[Data excerpts]
Segment Open
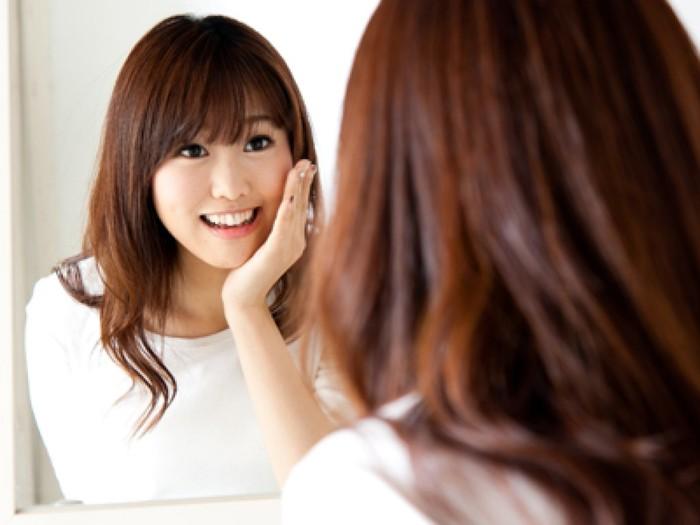 Hãy luyện cười trước gương hàng ngày để có thể tự tin khi mỉm cười nhé!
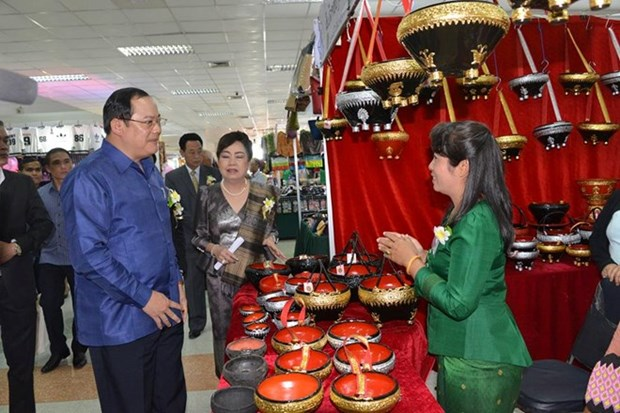 Lao, French firms seek to boost trade, investment links hinh anh 1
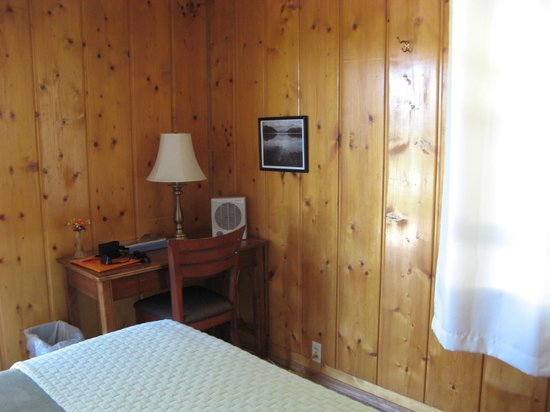 Vista Motel: Room 1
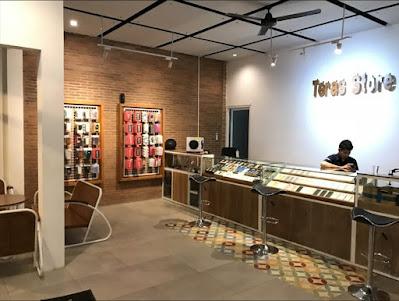 Informasi Lowongan Teras Store adalah sebuah store kusus Iphone yang berdiri sejak 2015 menyediakan jasa jual beli dan service dengan pelayanan terbaik. Teras Store Cabang Kudus membuka kesempatan kerja untuk posisi
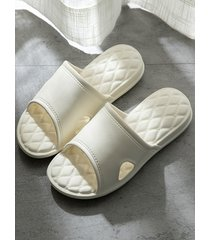 non-slip soft slippers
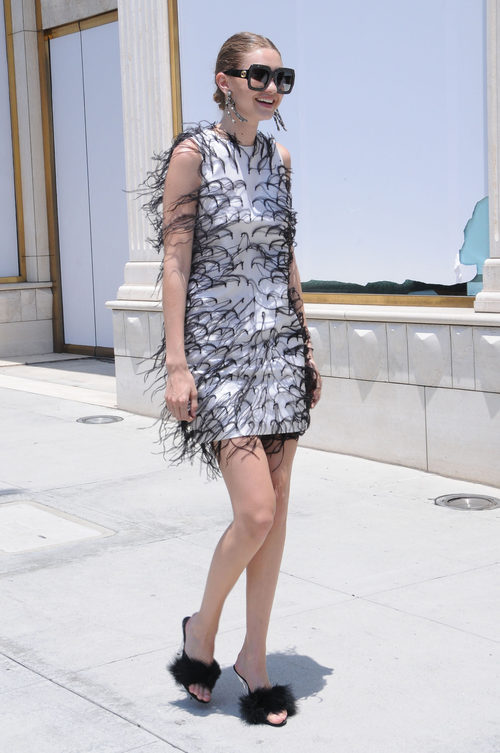 Gigi Hadid con un vestido en flecos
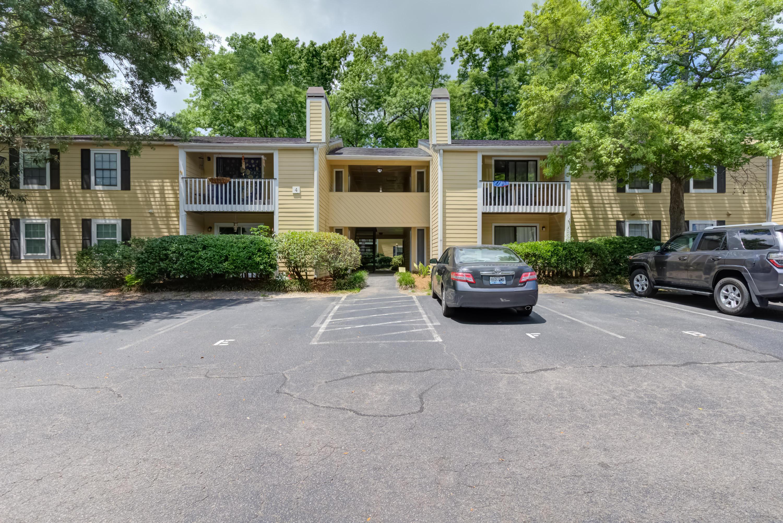 Hibben Ferry Homes For Sale - 1054 Anna Knapp, Mount Pleasant, SC - 2
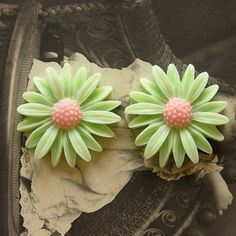 Polymer Clay Perlen - 10pcs Gänseblümchen-Blumen-Harz Cabochon - 28mm - ein Designerstück von chengxun bei DaWanda
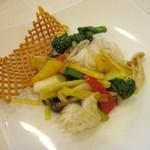 chuugokuryouritouri - 春野菜と甲イカの黄ニラ入り炒め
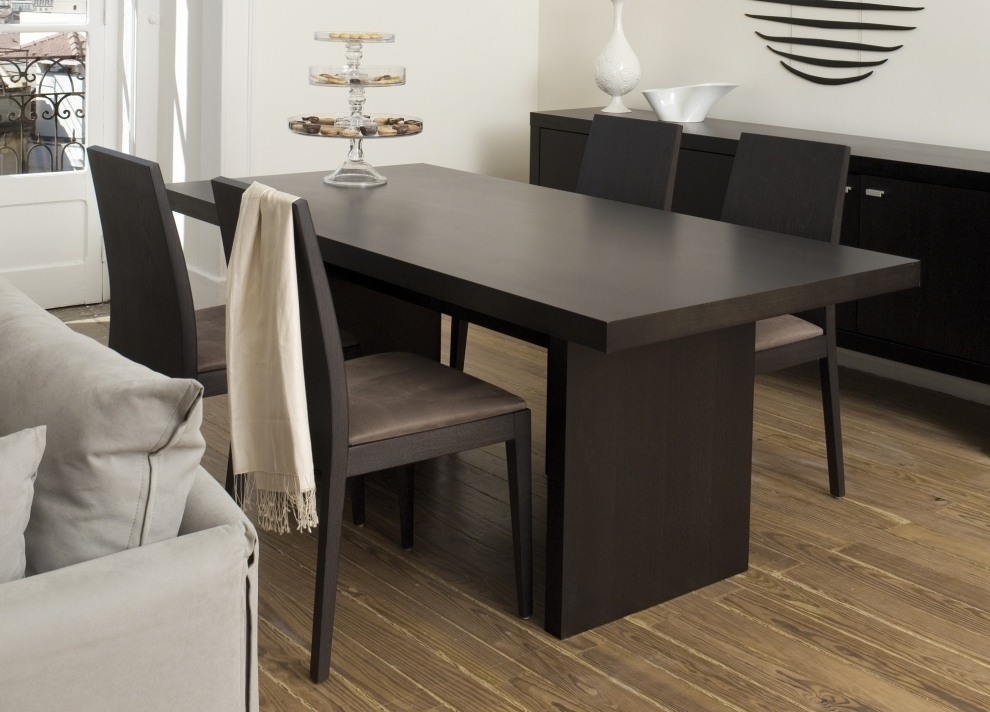 Contemporary Dining Tables Within Trendy 3 Key Points To Consider In The Perfect Contemporary Dining Table (View 17 of 20)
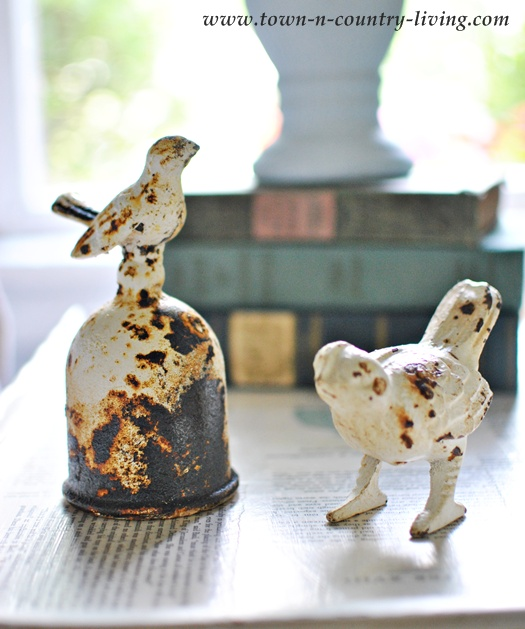 Cast iron rusty birds - Town and Country Living blog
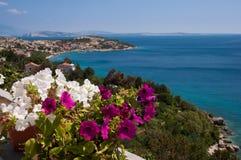 Panoramiczny widok Stara Bask morze i kwiaty Krk, Chorwacja - obrazy royalty free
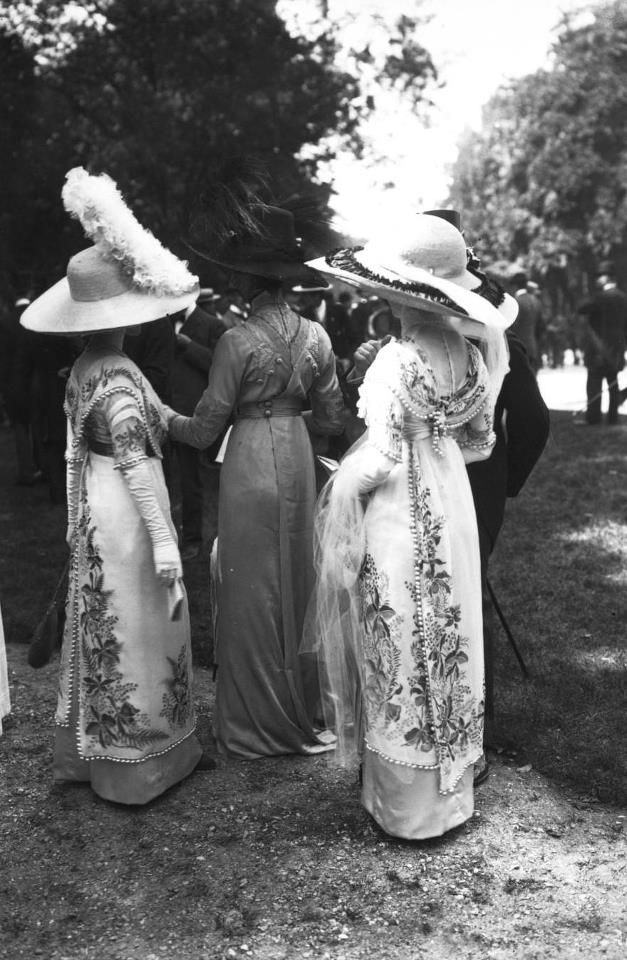 Fashions embroidered with flowers at Auteuil, 1911, via Bibliothèque Nationale de France.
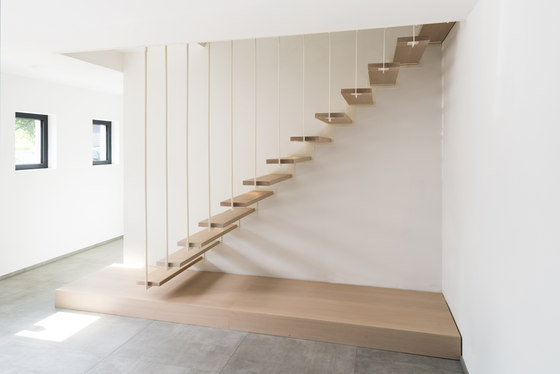 up escalier suspendu escaliers en bois de jo a architonic. Black Bedroom Furniture Sets. Home Design Ideas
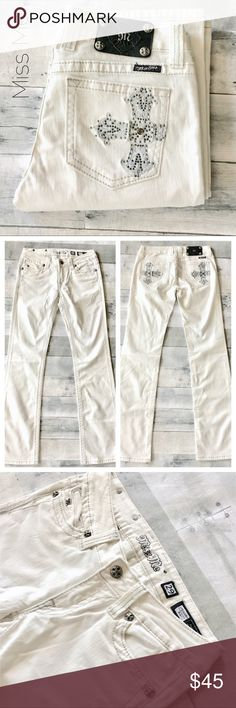"""Rare-Oyster white boot cuts w/ cross 29 X 34 1/2 Amazing summer Miss Me Bootcuts. Just a few of these #JP5006bcw were made. Color is Oyster. Gray top stitch, jet, chrome small rhinestones and silver thread on crosses.  8"""" rise;  34 1/2"""" inseam. Miss Me Jeans Boot Cut"""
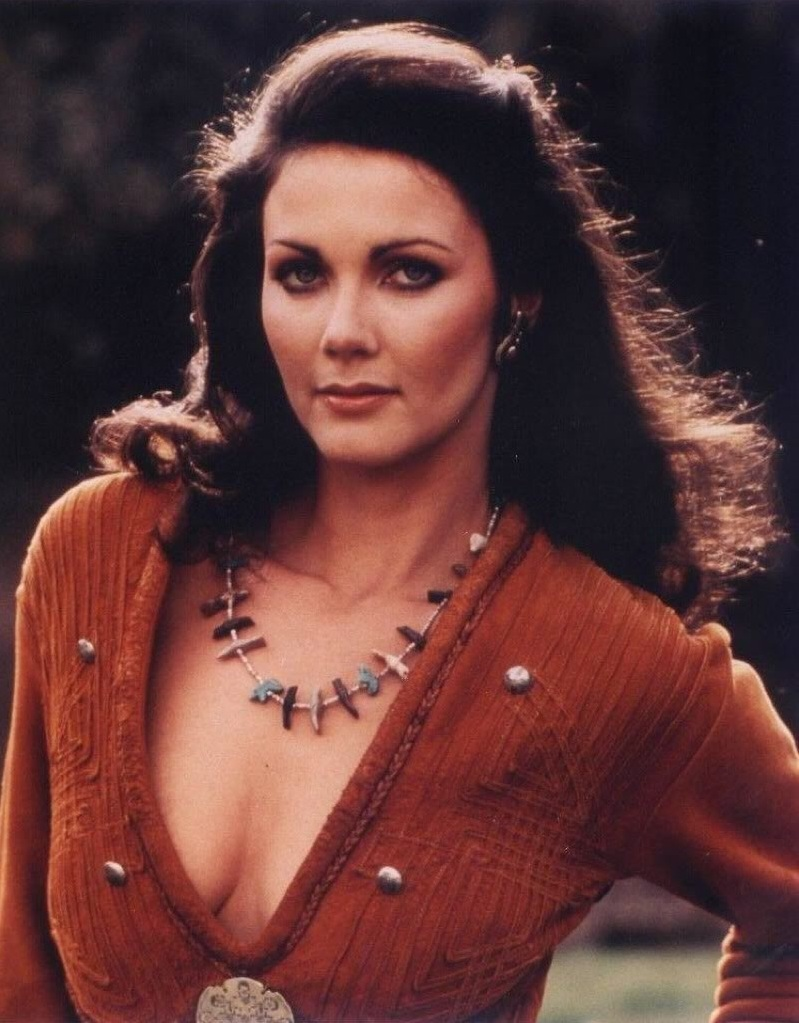 Lynda Carter Cleavage Images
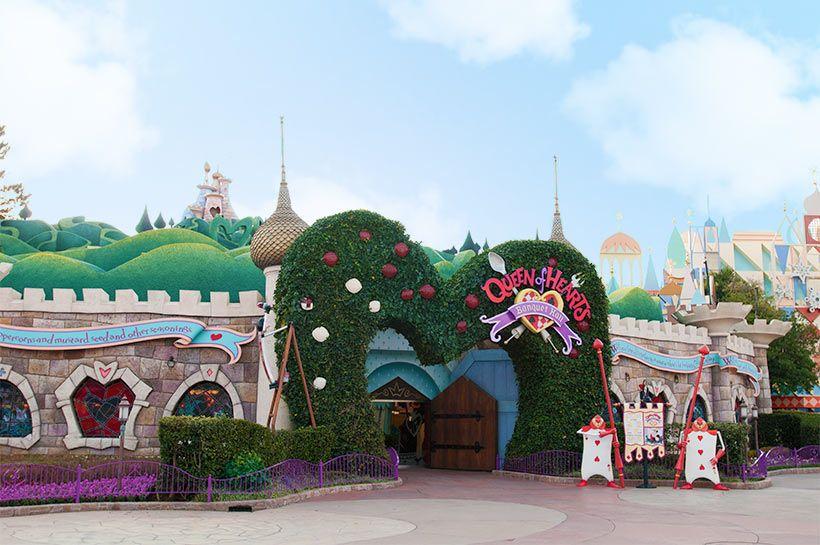 アリスが迷い込んだ ふしぎの国 のようなレストラン ディズニーテーマパーク ディズニーリゾート ディズニーランド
Segment Closed
### ABOUT THIS EXERCISE
Whenever a line holds a picture, print that line without the picture. All other data must be output exactly.

### SOLUTION
 Hãy luyện cười trước gương hàng ngày để có thể tự tin khi mỉm cười nhé!
 Lao, French firms seek to boost trade, investment links hinh anh 1
 Vista Motel: Room 1
 Informasi Lowongan Teras Store adalah sebuah store kusus Iphone yang berdiri sejak 2015 menyediakan jasa jual beli dan service dengan pelayanan terbaik. Teras Store Cabang Kudus membuka kesempatan kerja untuk posisi
 non-slip soft slippers
 Gigi Hadid con un vestido en flecos
 Hibben Ferry Homes For Sale - 1054 Anna Knapp, Mount Pleasant, SC - 2
 Polymer Clay Perlen - 10pcs Gänseblümchen-Blumen-Harz Cabochon - 28mm - ein Designerstück von chengxun bei DaWanda
 chuugokuryouritouri - 春野菜と甲イカの黄ニラ入り炒め
 Contemporary Dining Tables Within Trendy 3 Key Points To Consider In The Perfect Contemporary Dining Table (View 17 of 20)
 Cast iron rusty birds - Town and Country Living blog
 Panoramiczny widok Stara Bask morze i kwiaty Krk, Chorwacja - obrazy royalty free
 Fashions embroidered with flowers at Auteuil, 1911, via Bibliothèque Nationale de France.
 up escalier suspendu escaliers en bois de jo a architonic. Black Bedroom Furniture Sets. Home Design Ideas
"""Rare-Oyster white boot cuts w/ cross 29 X 34 1/2 Amazing summer Miss Me Bootcuts. Just a few of these #JP5006bcw were made. Color is Oyster. Gray top stitch, jet, chrome small rhinestones and silver thread on crosses.  8"""" rise;  34 1/2"""" inseam. Miss Me Jeans Boot Cut"""
 Lynda Carter Cleavage Images
 アリスが迷い込んだ ふしぎの国 のようなレストラン ディズニーテーマパーク ディズニーリゾート ディズニーランド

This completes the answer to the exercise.